**Written instruction:** Exactly reproduce each entry, leaving out nothing.

-- START OF Data for this exercise --

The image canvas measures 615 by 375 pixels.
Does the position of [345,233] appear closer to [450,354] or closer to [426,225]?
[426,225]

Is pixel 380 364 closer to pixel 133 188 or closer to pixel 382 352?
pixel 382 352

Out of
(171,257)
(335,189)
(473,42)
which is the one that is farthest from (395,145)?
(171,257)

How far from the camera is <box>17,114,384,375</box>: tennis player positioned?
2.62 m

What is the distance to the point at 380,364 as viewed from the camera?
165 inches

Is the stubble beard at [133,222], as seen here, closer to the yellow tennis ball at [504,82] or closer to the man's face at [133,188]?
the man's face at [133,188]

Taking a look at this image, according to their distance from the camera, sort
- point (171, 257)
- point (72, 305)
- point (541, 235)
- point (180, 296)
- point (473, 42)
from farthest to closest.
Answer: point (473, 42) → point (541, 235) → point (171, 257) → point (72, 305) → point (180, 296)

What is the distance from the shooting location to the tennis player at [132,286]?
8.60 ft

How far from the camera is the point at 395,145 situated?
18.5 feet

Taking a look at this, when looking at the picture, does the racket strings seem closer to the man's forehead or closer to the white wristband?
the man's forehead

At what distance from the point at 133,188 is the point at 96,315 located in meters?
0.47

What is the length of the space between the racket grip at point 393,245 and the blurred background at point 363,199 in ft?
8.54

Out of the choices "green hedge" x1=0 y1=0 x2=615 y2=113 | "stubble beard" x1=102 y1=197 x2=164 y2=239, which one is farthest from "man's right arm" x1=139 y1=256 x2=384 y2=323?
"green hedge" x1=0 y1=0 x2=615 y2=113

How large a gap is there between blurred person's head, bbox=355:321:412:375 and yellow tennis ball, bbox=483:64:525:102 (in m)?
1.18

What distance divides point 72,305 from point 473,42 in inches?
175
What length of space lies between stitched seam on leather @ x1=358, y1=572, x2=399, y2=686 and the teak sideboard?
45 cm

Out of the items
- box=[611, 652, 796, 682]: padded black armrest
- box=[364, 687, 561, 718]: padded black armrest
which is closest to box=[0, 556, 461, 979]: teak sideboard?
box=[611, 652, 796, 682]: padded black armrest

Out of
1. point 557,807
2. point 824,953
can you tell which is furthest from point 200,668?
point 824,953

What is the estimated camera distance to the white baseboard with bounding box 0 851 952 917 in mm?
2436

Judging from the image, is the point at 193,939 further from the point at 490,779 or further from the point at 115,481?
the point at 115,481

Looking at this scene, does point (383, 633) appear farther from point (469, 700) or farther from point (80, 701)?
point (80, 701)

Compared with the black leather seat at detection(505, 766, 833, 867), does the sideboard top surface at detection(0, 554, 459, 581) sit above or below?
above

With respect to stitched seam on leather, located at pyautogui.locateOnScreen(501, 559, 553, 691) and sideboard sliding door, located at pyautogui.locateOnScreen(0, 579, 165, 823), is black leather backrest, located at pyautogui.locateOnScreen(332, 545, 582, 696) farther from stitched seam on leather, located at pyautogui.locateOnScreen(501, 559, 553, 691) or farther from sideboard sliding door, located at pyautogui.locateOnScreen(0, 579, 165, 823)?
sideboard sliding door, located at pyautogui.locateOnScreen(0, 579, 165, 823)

-- END OF Data for this exercise --

**Right answer:**
The image canvas measures 615 by 375 pixels.
Does the position of [345,233] appear closer to [450,354] or closer to [426,225]?
[426,225]

Is pixel 380 364 closer to pixel 133 188 or closer to pixel 382 352?
pixel 382 352

Out of
(171,257)
(335,189)
(473,42)
which is the one that is farthest from (395,145)?
(171,257)

How far from the camera is <box>17,114,384,375</box>: tennis player positioned?
2.62 m

What is the distance to the point at 380,364 as viewed from the camera?
165 inches

Is the stubble beard at [133,222], as seen here, closer to the yellow tennis ball at [504,82] or closer to the man's face at [133,188]?
the man's face at [133,188]

Taking a look at this image, according to their distance from the camera, sort
- point (171, 257)
- point (72, 305)
- point (541, 235)
- point (180, 296)
- point (473, 42)
from farthest to closest.
Answer: point (473, 42) → point (541, 235) → point (171, 257) → point (72, 305) → point (180, 296)

What is the distance from the shooting location to the tennis player at [132,286]?
8.60 ft

How far from the camera is the point at 395,145 situated?
18.5 feet

Taking a look at this, when looking at the picture, does the racket strings seem closer to the man's forehead or closer to the white wristband?
the man's forehead

At what distance from the point at 133,188 is the point at 96,315 located in meters?
0.47

What is the length of the space between the racket grip at point 393,245 and the blurred background at point 363,199 in ft?
8.54

Out of the choices "green hedge" x1=0 y1=0 x2=615 y2=113 | "stubble beard" x1=102 y1=197 x2=164 y2=239, which one is farthest from "man's right arm" x1=139 y1=256 x2=384 y2=323?
"green hedge" x1=0 y1=0 x2=615 y2=113

How large a gap is there between blurred person's head, bbox=355:321:412:375 and yellow tennis ball, bbox=483:64:525:102 (in m)?
1.18

What distance divides point 72,305 from point 473,42 in inches?
175
What length of space lies between stitched seam on leather @ x1=358, y1=572, x2=399, y2=686 and the teak sideboard?
45 cm

Out of the items
- box=[611, 652, 796, 682]: padded black armrest
- box=[364, 687, 561, 718]: padded black armrest
which is closest to box=[0, 556, 461, 979]: teak sideboard?
box=[611, 652, 796, 682]: padded black armrest

Out of
1. point 557,807
2. point 824,953
can you tell which is furthest from point 200,668?
point 824,953

What is the estimated camera distance to the white baseboard with bounding box 0 851 952 917 in mm?
2436

Judging from the image, is the point at 193,939 further from the point at 490,779 or further from the point at 115,481?
the point at 115,481

Looking at this scene, does point (383, 633) appear farther from point (469, 700) or farther from point (80, 701)?
point (80, 701)

Compared with the black leather seat at detection(505, 766, 833, 867), does the sideboard top surface at detection(0, 554, 459, 581) sit above or below?
above

With respect to stitched seam on leather, located at pyautogui.locateOnScreen(501, 559, 553, 691) and sideboard sliding door, located at pyautogui.locateOnScreen(0, 579, 165, 823), is black leather backrest, located at pyautogui.locateOnScreen(332, 545, 582, 696) farther from stitched seam on leather, located at pyautogui.locateOnScreen(501, 559, 553, 691) or farther from sideboard sliding door, located at pyautogui.locateOnScreen(0, 579, 165, 823)?
sideboard sliding door, located at pyautogui.locateOnScreen(0, 579, 165, 823)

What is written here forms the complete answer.